[<prev] [next>] [<thread-prev] [day] [month] [year] [list]
Message-ID: <e2e558b863c929c5019264b2ddefd4c0@codethink.co.uk>
Date: Thu, 25 Sep 2025 15:33:54 +0200
From: Matteo Martelli <matteo.martelli@...ethink.co.uk>
To: Aaron Lu <ziqianlu@...edance.com>, K Prateek Nayak
<kprateek.nayak@....com>
Cc: Valentin Schneider <vschneid@...hat.com>, Ben Segall <bsegall@...gle.com>,
Peter Zijlstra <peterz@...radead.org>, Chengming Zhou
<chengming.zhou@...ux.dev>, Josh Don <joshdon@...gle.com>, Ingo Molnar
<mingo@...hat.com>, Vincent Guittot <vincent.guittot@...aro.org>, Xi Wang
<xii@...gle.com>, linux-kernel@...r.kernel.org, Juri Lelli
<juri.lelli@...hat.com>, Dietmar Eggemann <dietmar.eggemann@....com>,
Steven Rostedt <rostedt@...dmis.org>, Mel Gorman <mgorman@...e.de>,
Chuyi Zhou <zhouchuyi@...edance.com>, Jan Kiszka <jan.kiszka@...mens.com>,
Florian Bezdeka <florian.bezdeka@...mens.com>, Songtang Liu
<liusongtang@...edance.com>, Chen Yu <yu.c.chen@...el.com>,
Michal Koutný <mkoutny@...e.com>,
Sebastian Andrzej Siewior <bigeasy@...utronix.de>,
Matteo Martelli <matteo.martelli@...ethink.co.uk>
Subject: Re: [PATCH 1/4] sched/fair: Propagate load for throttled cfs_rq
Hi Aaron,
On Thu, 25 Sep 2025 20:05:04 +0800, Aaron Lu <ziqianlu@...edance.com> wrote:
> On Thu, Sep 25, 2025 at 04:52:25PM +0530, K Prateek Nayak wrote:
> >
> > On 9/25/2025 2:59 PM, Aaron Lu wrote:
> > > Hi Prateek,
> > >
> > > On Thu, Sep 25, 2025 at 01:47:35PM +0530, K Prateek Nayak wrote:
> > >> Hello Aaron, Matteo,
> > >>
> > >> On 9/24/2025 5:03 PM, Aaron Lu wrote:
> > >>>> ...
> > >>>> The test setup is the same used in my previous testing for v3 [2], where
> > >>>> the CFS throttling events are mostly triggered by the first ssh logins
> > >>>> into the system as the systemd user slice is configured with CPUQuota of
> > >>>> 25%. Also note that the same systemd user slice is configured with CPU
> > >>>
> > >>> I tried to replicate this setup, below is my setup using a 4 cpu VM
> > >>> and rt kernel at commit fe8d238e646e("sched/fair: Propagate load for
> > >>> throttled cfs_rq"):
> > >>> # pwd
> > >>> /sys/fs/cgroup/user.slice
> > >>> # cat cpu.max
> > >>> 25000 100000
> > >>> # cat cpuset.cpus
> > >>> 0
> > >>>
> > >>> I then login using ssh as a normal user and I can see throttle happened
> > >>> but couldn't hit this warning.

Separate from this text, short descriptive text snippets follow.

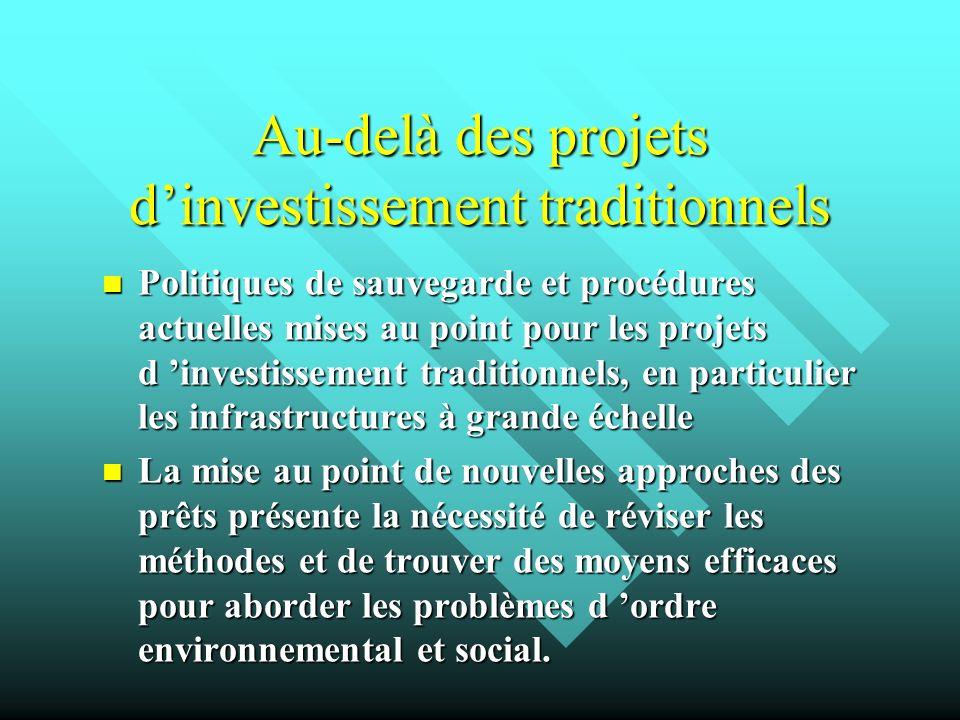 Au-delà des projets d'investissement traditionnels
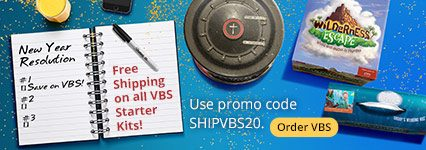 Free Shipping on All 2020 VBS Starter Kits with Code SHIPVBS20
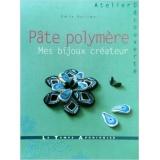 Livre pate polymere mes bijoux createurs - 105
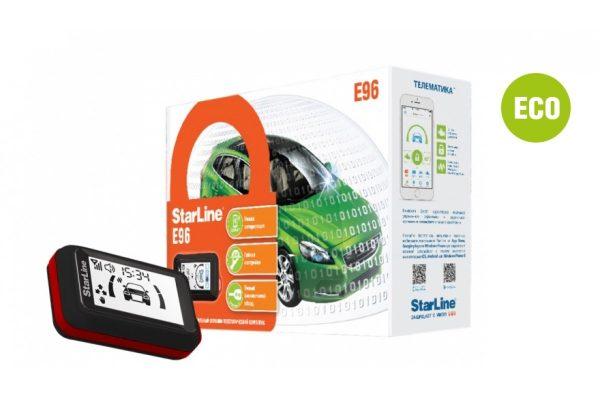 Автосигнализация StarLine E66 eco/ сигнализация старлайн Е66 еко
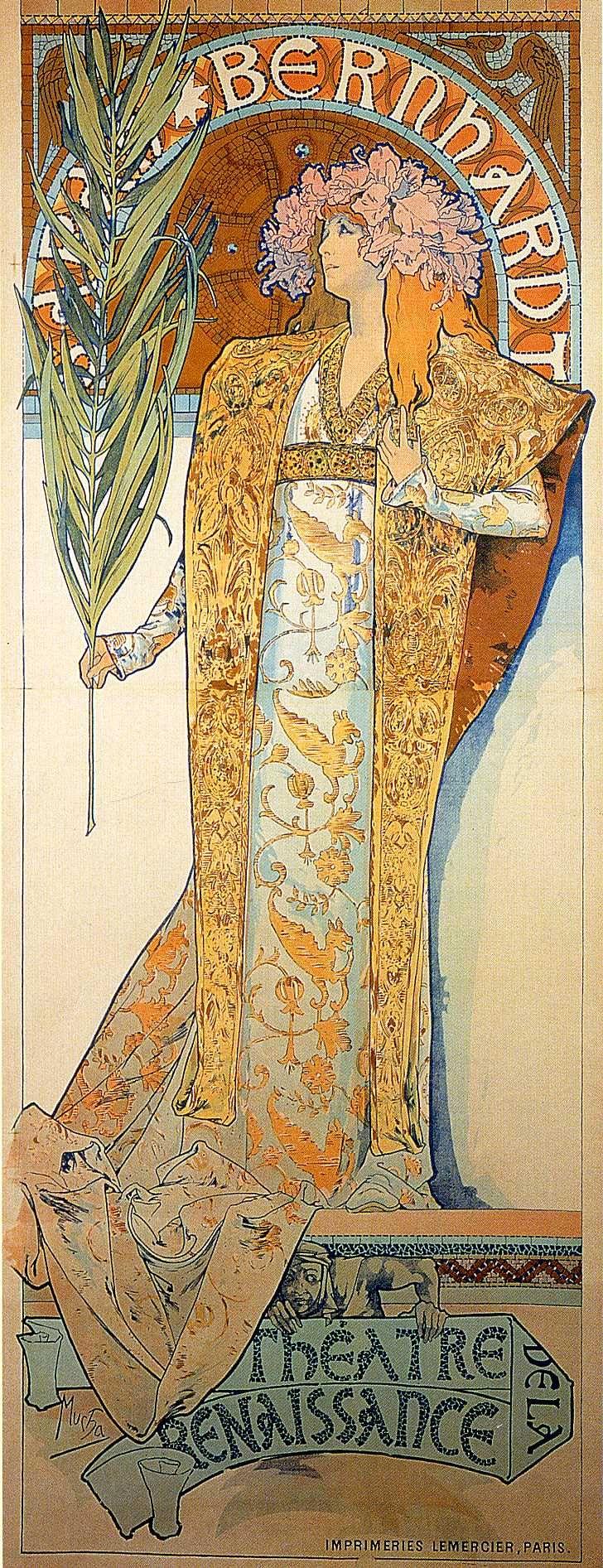 Poster for Victorien Sardou`s Gismonda starring Sarah Bernhardt at the Théâtre de la Renaissance in Paris (1894). Alphonse Mucha (Czech, Art Nouveau, 1860-1939)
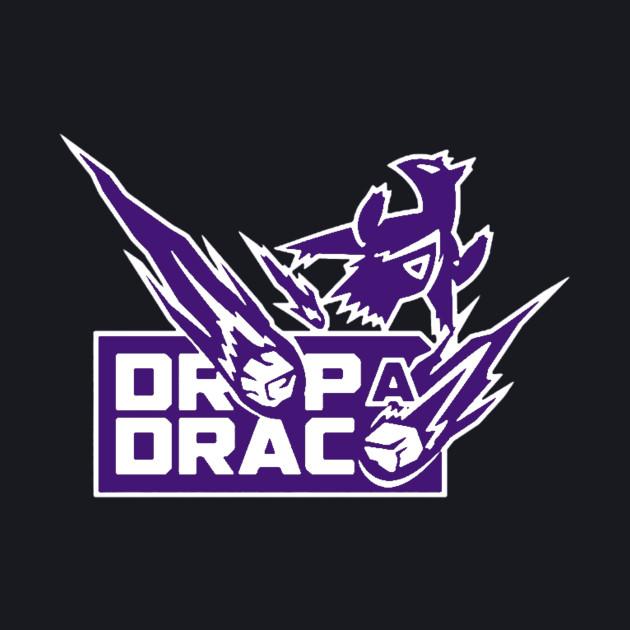 Drop a Draco t-shirt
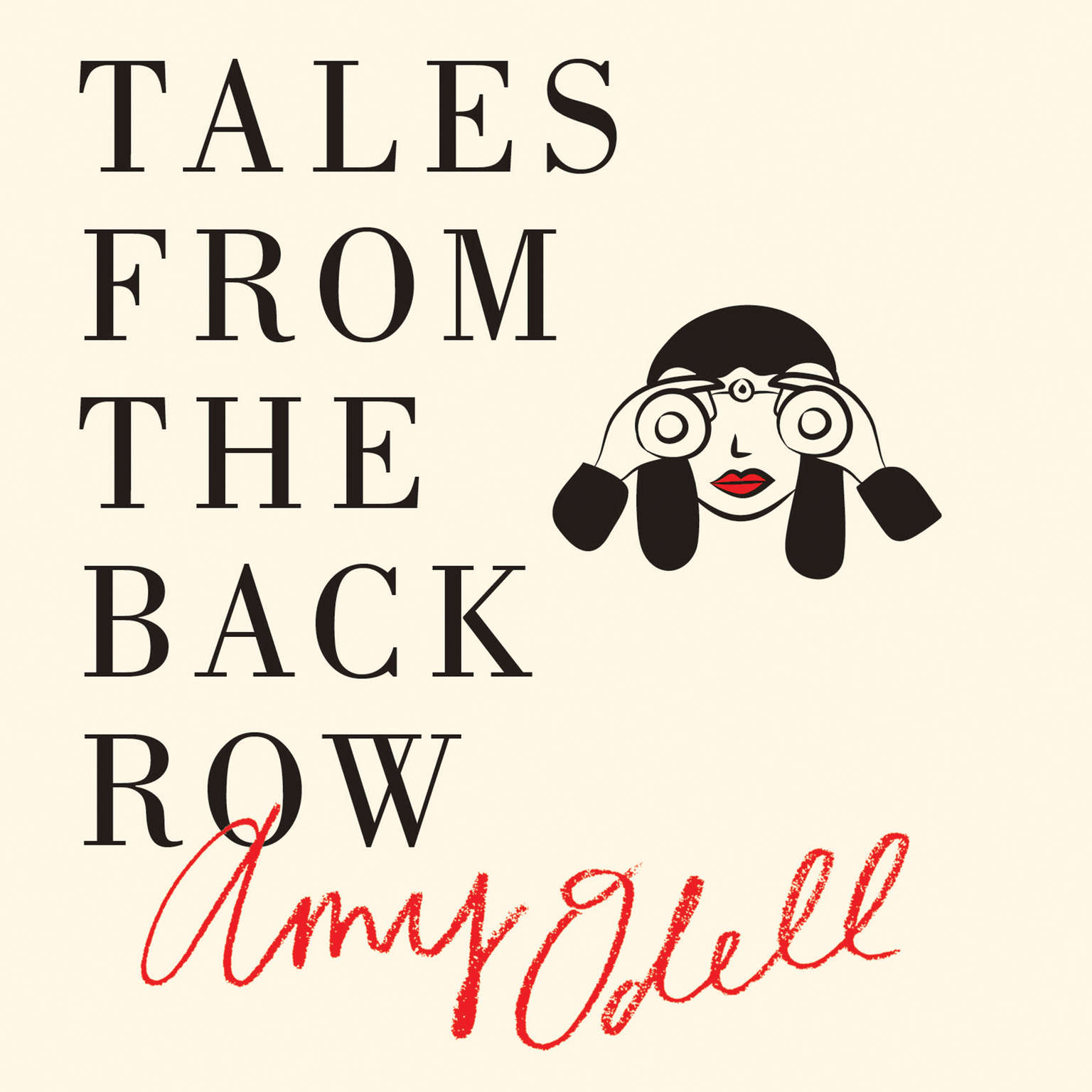 Tales from the Back Row: An Outsiders View from Inside the Fashion Industry Audiobook, by Amy Odell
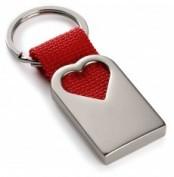 Llavero Corazón San Valentín 468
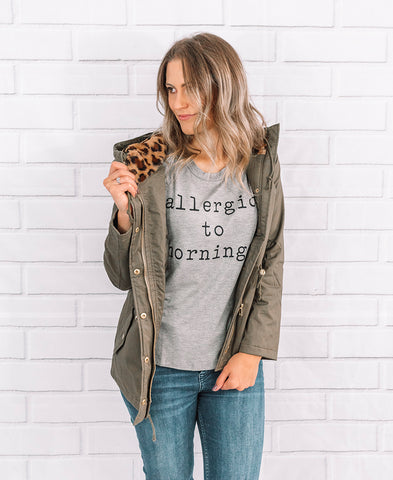 Mama Charcoal Graphic Sweatshirt Top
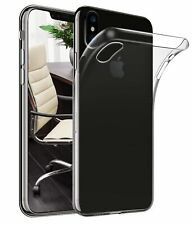 For Apple iPhone XS 5.8 Gel Case and Glass Screen Protector Slim Cover Clear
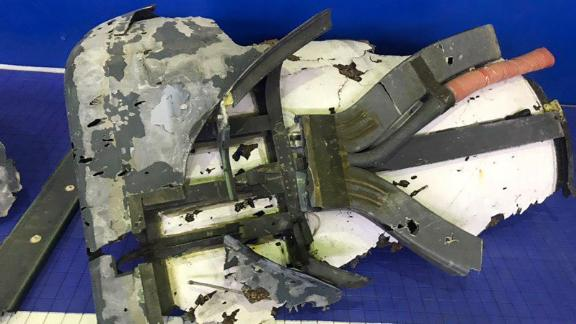 An Iranian media outlet released this image on Friday that purportedly shows pieces of the US drone that was shot down.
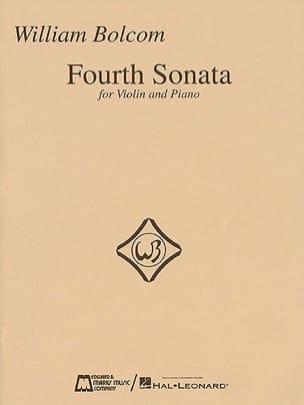 Fourth Sonata for Violin and Piano - William Bolcom - laflutedepan.com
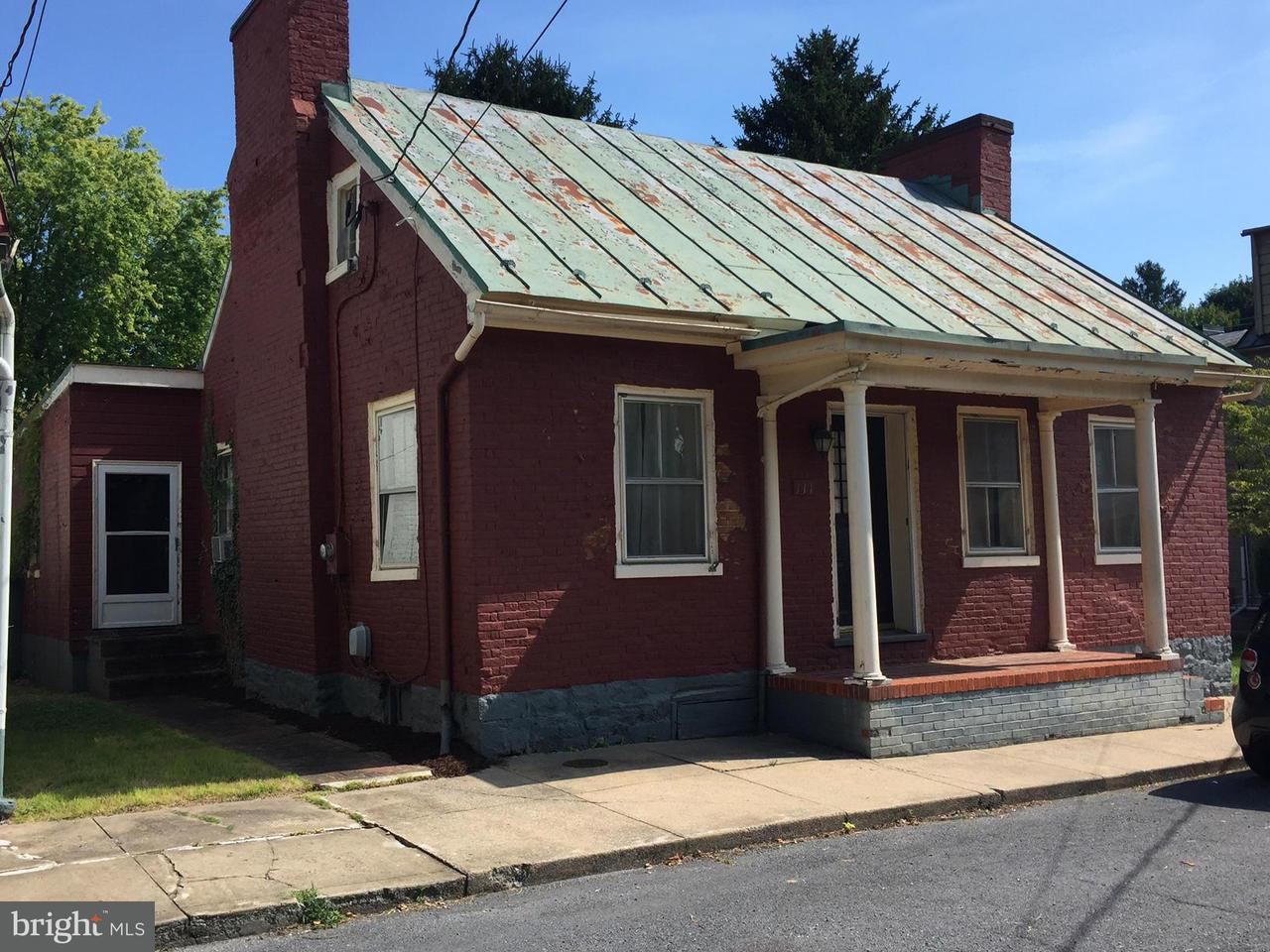 Other Residential for Rent at 111 New St E Shepherdstown, West Virginia 25443 United States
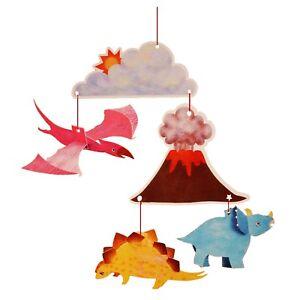 Dinosaur World Paper Craft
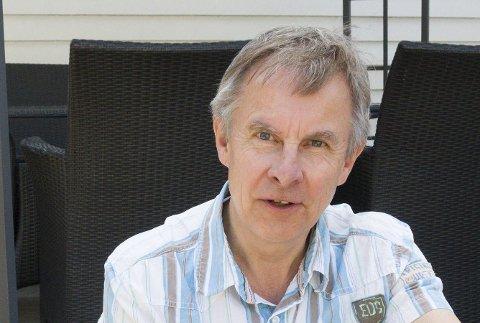 Helge Stiksrud slår et slag for større fagmiljøer og brede kompetanse i en storkommune.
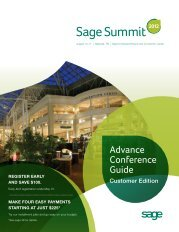 Advance Conference Guide - Sage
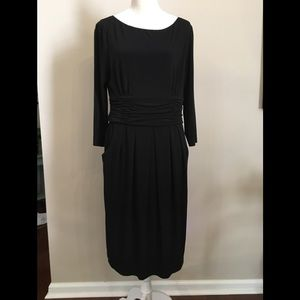 Black Jessica Howard Dress Size 14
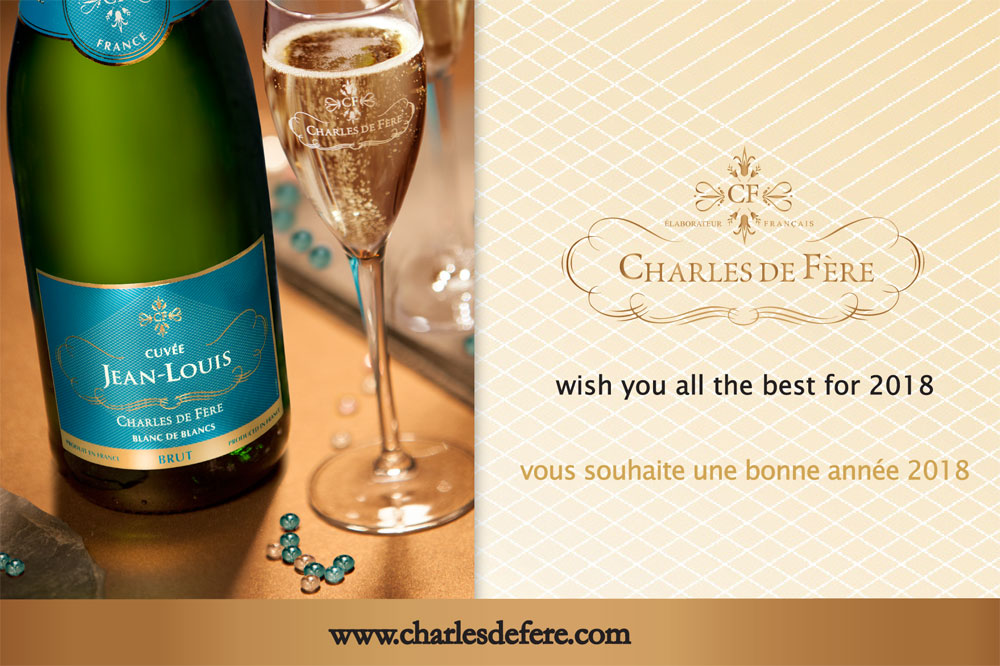 Happy New Year 2018 > Charles de Fère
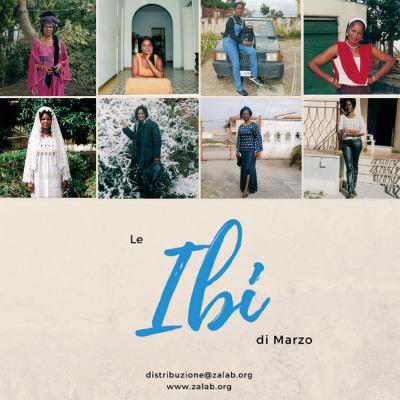 LeIbidiMarzo (1)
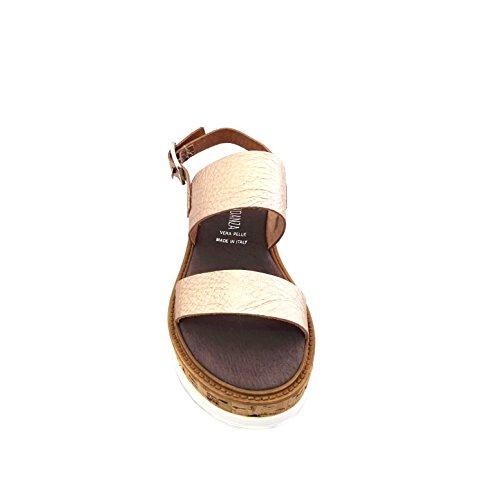 ANNA FIDANZA Ib00050d - Sandalias de vestir de Piel para mujer dorado Rame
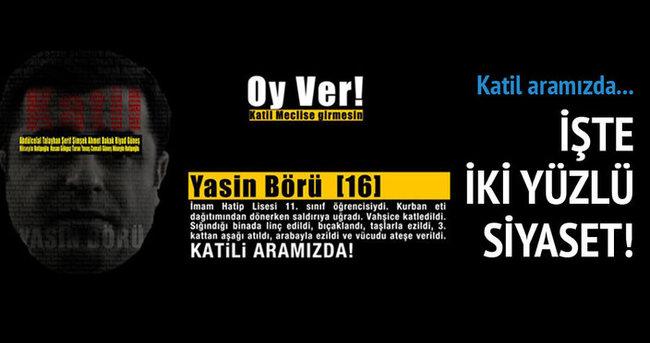 Selahattin Demirtaş'ın iki yüzlü siyaseti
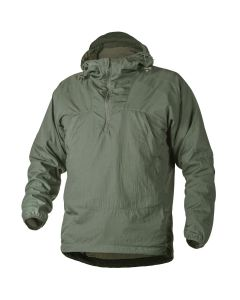 Helikon Windrunner Windshirt - Windpack Nylon - Alpha Green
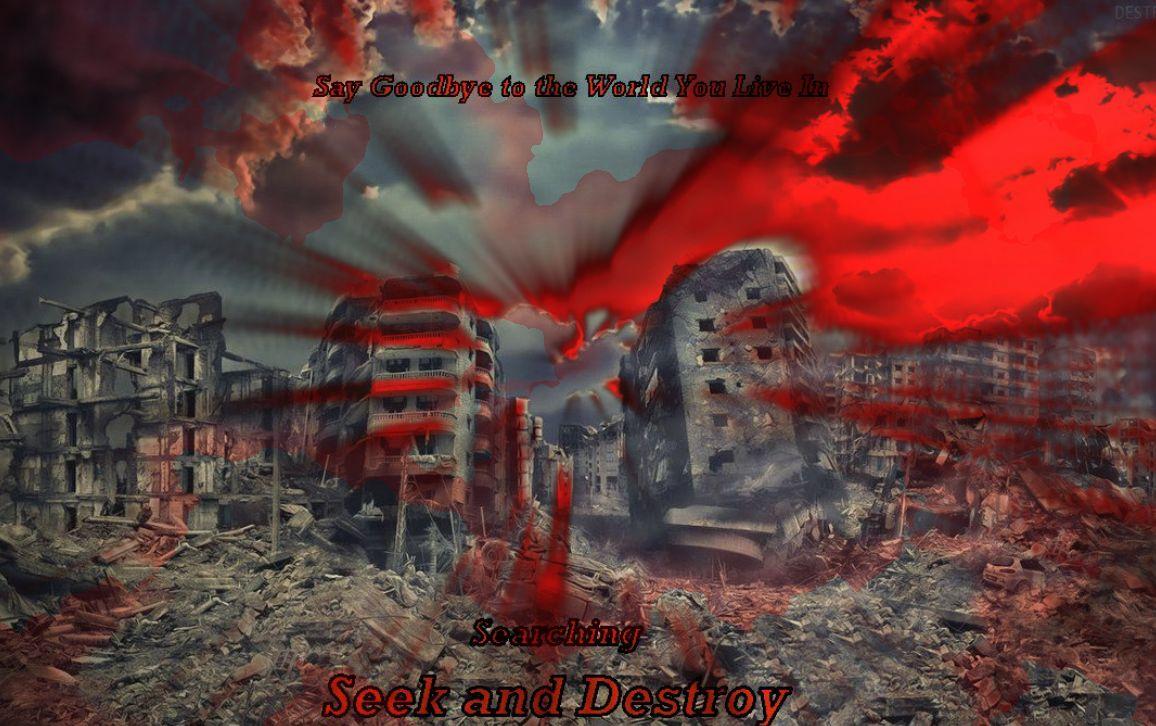 seek_and_destroy.jpg
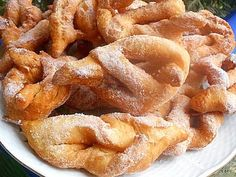See related links to what you are looking for. My Favorite Food, Favorite Recipes, Hungarian Recipes, Onion Rings, Cake Cookies, Apple Pie, Cake Recipes, Deserts, Food And Drink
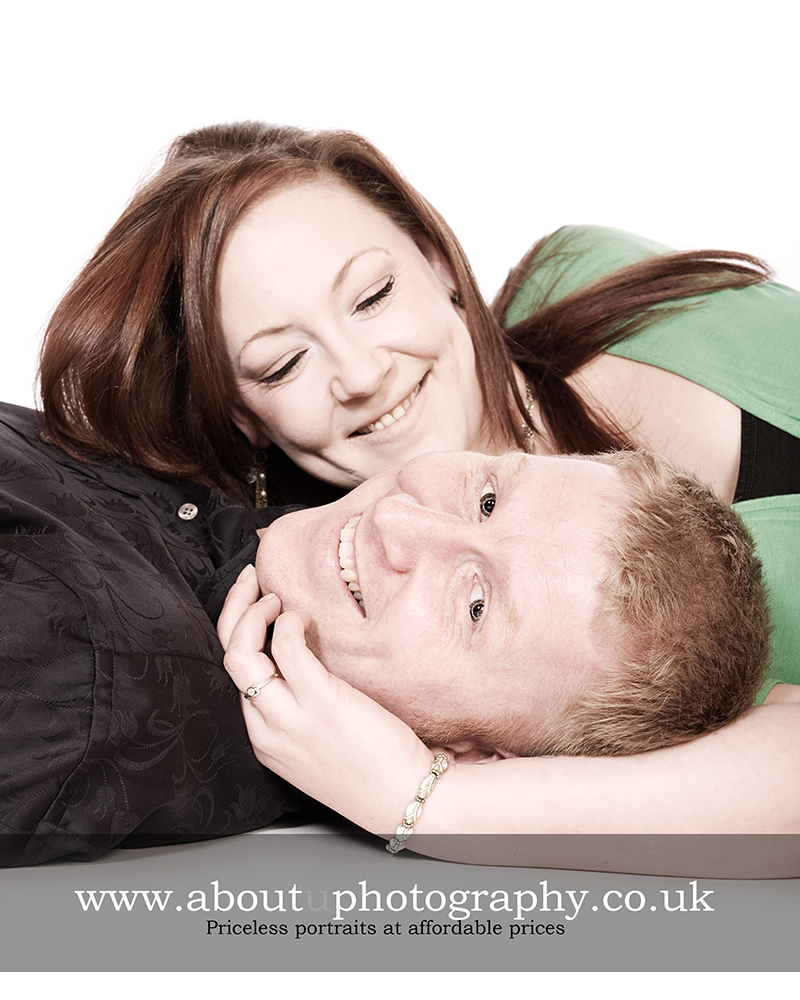 Pete&Danni-engagement-shoot-About u photography-kent_1 (1).jpg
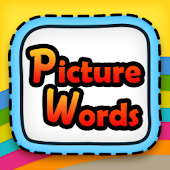 Picture Words HD (그림 영단어)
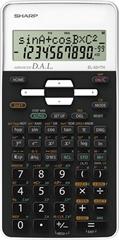 Tehnički kalkulator Sharp EL-531THBWH, bijeli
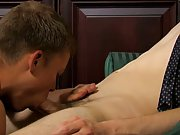 Cute college sex story video and boll man fucking hot porn at My Gay Boss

Do you have to do something special to
> > >>> trigger it?
It wasn't very reproducible in my setup either, but I found out that the
warning was being triggered more often when I tried to ssh into the
system just after boot, probably due to some additional load from
processes spawned during the boot phase. Therefore I prepared a
reproducer script that resemble my initial setup, plus a stress-ng
worker in the background while connecting with ssh to the system. I also
reduced the CPUQuota to 10% which seemed to increase the probability to
trigger the warning. With this script I can reproduce the warning about
once or twice every 10 ssh executions. See the script at the end of this
email.
> > >>>> [ 18.421350] WARNING: CPU: 0 PID: 1 at kernel/sched/fair.c:400 enqueue_task_fair+0x925/0x980
> > >>>
> > >>> I stared at the code and haven't been able to figure out when
> > >>> enqueue_task_fair() would end up with a broken leaf cfs_rq list.
> > >>>
> > >>
> > >> Yeah neither could I. I tried running with PREEMPT_RT too and still
> > >> couldn't trigger it :(
> > >>
> > >> But I'm wondering if all we are missing is:
> > >>
> > >> diff --git a/kernel/sched/fair.c b/kernel/sched/fair.c
> > >> index f993de30e146..5f9e7b4df391 100644
> > >> --- a/kernel/sched/fair.c
> > >> +++ b/kernel/sched/fair.c
> > >> @@ -6435,6 +6435,7 @@ static void sync_throttle(struct task_group *tg, int cpu)
> > >>
> > >> cfs_rq->throttle_count = pcfs_rq->throttle_count;
> > >> cfs_rq->throttled_clock_pelt = rq_clock_pelt(cpu_rq(cpu));
> > >> + cfs_rq->pelt_clock_throttled = pcfs_rq->pelt_clock_throttled;
> > >> }
> > >>
> > >> /* conditionally throttle active cfs_rq's from put_prev_entity() */
> > >> ---
> > >>
> > >> This is the only way we can currently have a break in
> > >> cfs_rq_pelt_clock_throttled() hierarchy.
> > >>
> ...
>
> Hi Matteo,
>
> Can you test the above diff Prateek sent in his last email? Thanks.
>
I have just tested with the same script below the diff sent by Prateek
in [1] (also quoted above) that changes sync_throttle(), and I couldn't
reproduce the warning.
Here's the script (I hope it doesn't add too much noise to the email
thread).
---
# Copyright (C) 2024 Codethink Limited
# SPDX-License-Identifier: GPL-2.0-only
#!/usr/bin/bash
script_path=$(realpath "$0")
wrk_dir=$(pwd)
kernel_version=fe8d238e646e
kernel_dir=${wrk_dir}/../linux
kernel_image=${kernel_dir}/arch/x86_64/boot/bzImage
qemu_image_url=https://cdimage.debian.org/images/cloud/sid/daily/20250919-2240/debian-sid-nocloud-amd64-daily-20250919-2240.qcow2
qemu_image_src=${wrk_dir}/$(basename "${qemu_image_url}")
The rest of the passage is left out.